Eine deutliche Steigerung der Nachfrage verzeichnet das Autohaus Beil in Frankenberg und Korbach. „Fast die Hälfte aller Autos, die wir derzeit verkaufen, sind Elektroautos“, sagt Geschäftsführer Markus Beil. Die Förderung erleichtere den Wechsel in die Elektromobilität erheblich. 60 sofort lieferbare Renault Zoe hat der Händler im Lagerbestand. „Wir bekommen viele regionale Anfragen aber auch übers Internet“, sagt Beil. Er geht davon aus, dass die Nachfrage weiter steigen wird, wenn die Mehrwertsteuersenkung greift.

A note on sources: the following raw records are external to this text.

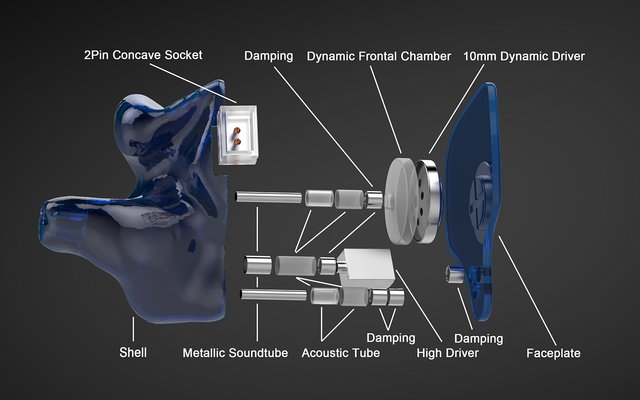 2Pin Concave Socket
Damping
Dynamic Frontal Chamber
10mm Dynamic Driver

Shell
Metallic Soundtube
Acoustic Tube
Damping
High Driver
Damping
Faceplate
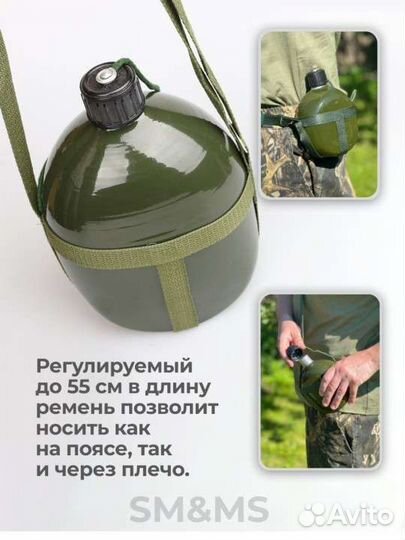 Регулируемый до 55 см в длину ремень позволит носить как на поясе, так и через плечо.

SM&MS

Avito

Beim Korbacher Autohaus Behlen ist die Nachfrage nach Elektroautos leicht gestiegen, wie Geschäftsführer Holger Behlen auf WLZ-Anfrage berichtet. Aktuell sei dort der „Corsa-e“ mit einer Reichweite von 337 Kilometern bestellbar. Der Mokka-e und der Vivaro-e sollen noch dieses Jahr zu bestellen sein. Auch Behlen weist darauf hin, dass die Elektrofahrzeuge bereits mit einer normalen 230-Volt-Steckdose geladen werden können. „Mit einer roten Starkstrom-Steckdose geht dies natürlich viel schneller. Eine Wallbox wird nicht zwingend benötigt“, sagt der Autohaus-Geschäftsführer.